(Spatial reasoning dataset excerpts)
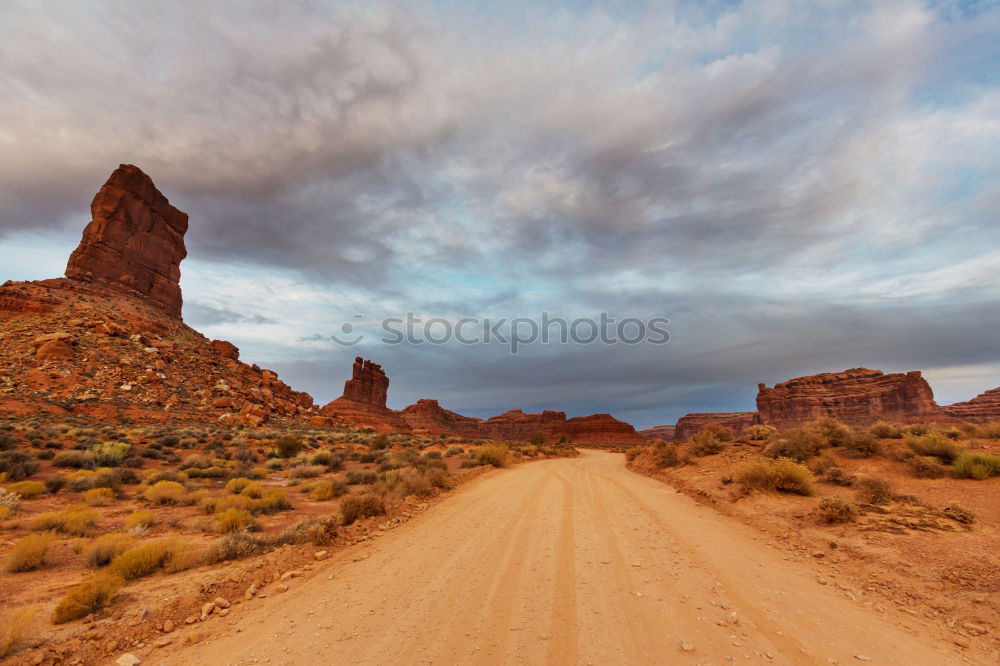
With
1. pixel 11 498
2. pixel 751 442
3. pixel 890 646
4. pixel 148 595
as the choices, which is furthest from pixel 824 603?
pixel 11 498

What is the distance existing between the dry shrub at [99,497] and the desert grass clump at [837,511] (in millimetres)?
17171

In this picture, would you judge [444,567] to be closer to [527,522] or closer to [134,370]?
[527,522]

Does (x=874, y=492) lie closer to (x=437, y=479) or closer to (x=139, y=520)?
(x=437, y=479)

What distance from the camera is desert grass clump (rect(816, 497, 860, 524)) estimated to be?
784 centimetres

» **Problem requirements**
Rewrite every line of the listing above, requests included, but leave out the pictures. Scale each number in the answers (the pixel coordinates and the distances) by 2.55, rounding to whole numbers with halves rounded up, and keep the numbers in the requests unchanged.

» **Solution below**
With
1. pixel 11 498
2. pixel 751 442
3. pixel 890 646
4. pixel 148 595
as the choices, which is furthest from pixel 824 603?
pixel 28 1270

What is the distance existing between the dry shrub at [99,497] and the desert grass clump at [837,511] (in millimetres)?
43786

In this picture, would you judge [444,567] to be closer to [527,522] or closer to [134,370]?
[1344,1331]

Does (x=874, y=492) lie closer to (x=437, y=479) or closer to (x=139, y=520)?
(x=1114, y=1221)

What distance from the camera is desert grass clump (rect(816, 497, 860, 524)) estimated to be?
1999 centimetres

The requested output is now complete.